MEET THE CARLYLE GROUP
A vast interlocking global network

—Carlyle marketing material, circa 2001

It is hard to imagine a more concentrated display of wealth than Manhattan's Upper East Side, where building after building reeks of money, power, and prestige. Multimillion dollar homes share Madison Avenue sidewalks with lavish galleries, ritzy boutiques, upscale nannies, and purebreds. But even against this extravagant setting, the Carlyle Hotel stands out. Its tower rises unapologetically into the sky, lording over Central Park and dominating the skyline around it.

 

The blue-blood interior with lush carpeting and hushed tones perfectly suits its high-end clientele. It is a place for those accustomed to success and comfortable with luxury. In a city full of opulent hotels, it is among royalty. So it is altogether fitting that the Carlyle Group would assimilate the name of this regal residence when banding together in the summer of 1987. At the time, co-founders Stephen Norris and David Rubenstein met often at the hotel on 76th Street and Madison Avenue.
----
■ **Things to do**:
(a) In the passage about the Carlyle Group, at what intersection does the Carlyle Hotel stand?
(b) Continue the passage about the Carlyle Group, starting after its final sentence.

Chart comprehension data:
----
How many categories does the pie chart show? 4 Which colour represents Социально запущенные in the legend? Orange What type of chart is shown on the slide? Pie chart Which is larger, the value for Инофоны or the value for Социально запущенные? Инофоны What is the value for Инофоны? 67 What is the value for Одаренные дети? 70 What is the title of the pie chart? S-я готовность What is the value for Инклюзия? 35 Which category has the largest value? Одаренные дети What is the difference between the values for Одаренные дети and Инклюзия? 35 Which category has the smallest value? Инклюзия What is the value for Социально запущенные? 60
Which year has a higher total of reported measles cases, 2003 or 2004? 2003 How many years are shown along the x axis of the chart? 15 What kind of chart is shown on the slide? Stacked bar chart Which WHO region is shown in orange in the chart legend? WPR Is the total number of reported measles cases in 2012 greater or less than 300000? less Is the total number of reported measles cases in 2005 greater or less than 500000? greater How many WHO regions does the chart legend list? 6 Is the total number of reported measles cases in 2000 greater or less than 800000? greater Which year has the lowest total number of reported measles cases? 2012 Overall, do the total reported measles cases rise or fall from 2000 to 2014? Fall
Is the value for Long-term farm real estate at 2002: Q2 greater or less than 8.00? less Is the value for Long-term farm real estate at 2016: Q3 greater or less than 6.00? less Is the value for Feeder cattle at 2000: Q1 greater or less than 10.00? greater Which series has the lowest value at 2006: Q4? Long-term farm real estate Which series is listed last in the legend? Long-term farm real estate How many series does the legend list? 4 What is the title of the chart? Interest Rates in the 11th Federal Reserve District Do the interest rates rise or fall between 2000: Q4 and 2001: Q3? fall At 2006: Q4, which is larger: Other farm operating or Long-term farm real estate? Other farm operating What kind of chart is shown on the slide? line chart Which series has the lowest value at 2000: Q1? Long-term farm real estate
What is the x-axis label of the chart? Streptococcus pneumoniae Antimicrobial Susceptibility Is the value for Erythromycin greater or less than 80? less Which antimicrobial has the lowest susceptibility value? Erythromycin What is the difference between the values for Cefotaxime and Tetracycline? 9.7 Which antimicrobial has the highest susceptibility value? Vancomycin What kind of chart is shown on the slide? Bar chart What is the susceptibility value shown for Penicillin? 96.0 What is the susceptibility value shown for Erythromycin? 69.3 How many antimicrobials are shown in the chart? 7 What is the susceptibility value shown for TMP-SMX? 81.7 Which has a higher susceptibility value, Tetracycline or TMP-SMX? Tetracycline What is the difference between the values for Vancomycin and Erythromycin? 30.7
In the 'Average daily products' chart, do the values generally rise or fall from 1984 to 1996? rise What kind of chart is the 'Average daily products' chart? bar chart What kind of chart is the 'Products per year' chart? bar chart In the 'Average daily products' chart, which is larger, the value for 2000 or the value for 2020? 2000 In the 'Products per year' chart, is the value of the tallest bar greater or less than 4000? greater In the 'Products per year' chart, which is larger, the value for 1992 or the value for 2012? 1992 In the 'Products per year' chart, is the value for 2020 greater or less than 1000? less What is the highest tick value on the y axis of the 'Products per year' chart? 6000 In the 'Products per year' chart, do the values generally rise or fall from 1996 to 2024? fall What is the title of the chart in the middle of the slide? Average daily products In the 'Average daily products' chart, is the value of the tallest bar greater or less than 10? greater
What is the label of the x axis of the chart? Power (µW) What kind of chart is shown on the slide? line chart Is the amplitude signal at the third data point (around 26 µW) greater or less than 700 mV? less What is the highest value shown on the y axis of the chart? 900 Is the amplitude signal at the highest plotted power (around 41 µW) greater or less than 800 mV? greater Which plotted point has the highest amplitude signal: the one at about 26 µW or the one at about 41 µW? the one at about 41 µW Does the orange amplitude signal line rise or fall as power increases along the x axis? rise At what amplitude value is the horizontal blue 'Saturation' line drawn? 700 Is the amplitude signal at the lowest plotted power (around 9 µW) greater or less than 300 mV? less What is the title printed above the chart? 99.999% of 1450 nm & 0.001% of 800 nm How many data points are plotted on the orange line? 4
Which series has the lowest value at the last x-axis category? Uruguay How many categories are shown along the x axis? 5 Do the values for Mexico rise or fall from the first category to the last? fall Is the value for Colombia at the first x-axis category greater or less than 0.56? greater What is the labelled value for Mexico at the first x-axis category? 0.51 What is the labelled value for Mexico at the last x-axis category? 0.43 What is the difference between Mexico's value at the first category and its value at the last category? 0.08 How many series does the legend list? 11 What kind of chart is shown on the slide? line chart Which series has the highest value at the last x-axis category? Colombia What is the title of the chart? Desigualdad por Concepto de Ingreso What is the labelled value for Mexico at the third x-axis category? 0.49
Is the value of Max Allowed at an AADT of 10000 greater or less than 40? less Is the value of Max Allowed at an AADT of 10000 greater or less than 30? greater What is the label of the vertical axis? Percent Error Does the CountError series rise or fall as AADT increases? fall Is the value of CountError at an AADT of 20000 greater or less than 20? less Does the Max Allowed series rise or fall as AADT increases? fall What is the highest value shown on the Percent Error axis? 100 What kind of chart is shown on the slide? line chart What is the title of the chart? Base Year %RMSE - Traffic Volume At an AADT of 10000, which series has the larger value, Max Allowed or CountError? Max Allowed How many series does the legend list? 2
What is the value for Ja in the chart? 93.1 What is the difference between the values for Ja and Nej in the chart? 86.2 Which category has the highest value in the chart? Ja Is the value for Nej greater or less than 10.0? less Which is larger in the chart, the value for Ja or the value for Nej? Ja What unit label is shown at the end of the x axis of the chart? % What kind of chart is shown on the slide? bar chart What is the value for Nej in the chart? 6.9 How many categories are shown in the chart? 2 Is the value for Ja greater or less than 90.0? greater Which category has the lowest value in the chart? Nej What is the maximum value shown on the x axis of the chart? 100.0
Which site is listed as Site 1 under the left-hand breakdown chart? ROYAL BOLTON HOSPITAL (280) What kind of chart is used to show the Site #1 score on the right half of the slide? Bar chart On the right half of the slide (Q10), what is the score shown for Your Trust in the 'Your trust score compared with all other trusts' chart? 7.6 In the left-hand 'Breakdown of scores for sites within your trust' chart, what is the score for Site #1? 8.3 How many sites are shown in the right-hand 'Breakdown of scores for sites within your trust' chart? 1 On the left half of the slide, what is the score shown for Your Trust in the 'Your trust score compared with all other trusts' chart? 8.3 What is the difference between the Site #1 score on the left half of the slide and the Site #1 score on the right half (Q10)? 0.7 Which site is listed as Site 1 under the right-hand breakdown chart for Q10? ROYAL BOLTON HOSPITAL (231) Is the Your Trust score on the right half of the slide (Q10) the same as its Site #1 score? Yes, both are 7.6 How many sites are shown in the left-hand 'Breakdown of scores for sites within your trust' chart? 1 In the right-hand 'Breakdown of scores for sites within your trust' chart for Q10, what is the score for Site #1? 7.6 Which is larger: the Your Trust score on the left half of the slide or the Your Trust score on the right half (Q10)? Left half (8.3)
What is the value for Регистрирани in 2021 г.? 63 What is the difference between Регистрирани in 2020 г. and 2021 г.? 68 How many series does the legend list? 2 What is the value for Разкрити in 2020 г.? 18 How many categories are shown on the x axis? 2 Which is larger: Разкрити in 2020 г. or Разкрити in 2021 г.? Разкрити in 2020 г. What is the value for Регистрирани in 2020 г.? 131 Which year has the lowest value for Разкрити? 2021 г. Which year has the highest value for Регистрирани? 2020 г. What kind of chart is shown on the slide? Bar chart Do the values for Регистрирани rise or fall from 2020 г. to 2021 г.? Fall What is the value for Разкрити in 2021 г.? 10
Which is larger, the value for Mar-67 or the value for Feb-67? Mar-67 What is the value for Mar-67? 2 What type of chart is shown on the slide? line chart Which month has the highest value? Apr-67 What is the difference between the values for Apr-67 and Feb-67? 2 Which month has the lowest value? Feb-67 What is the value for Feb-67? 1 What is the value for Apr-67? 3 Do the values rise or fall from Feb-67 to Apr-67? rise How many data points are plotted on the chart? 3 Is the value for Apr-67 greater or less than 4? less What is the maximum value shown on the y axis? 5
----
■ **Answers for the tasks**:
(a) 76th Street and Madison Avenue

(b)
 

They wanted the name of their company to sound like old money, and the Carlyle moniker fit the bill. But little did either cofounder know, the Carlyle Group would go on to become one of the most powerful and successful private equity firms in the world, with over $13 billion under management and more political connections than the White House switchboard. In its 15 years of existence, the Carlyle Group has become the corporate embodiment of the hotel it was named after: a towering presence in a world of wealth, power, and politics.

 

Today, the Carlyle Group is a story of dealings inside the "Iron Triangle," the place where the world's mightiest military intersects with high-powered politics and big business. It is a company whose history includes ties to CIA cover-ups and secret arms deals, and an astounding trail of corporate cronyism. By making defense buyouts the cornerstone of its business strategy, Carlyle now finds itself the beneficiary of the largest increase in defense spending in history. Indeed the stars seem to have aligned perfectly for Carlyle, in just 15 short years.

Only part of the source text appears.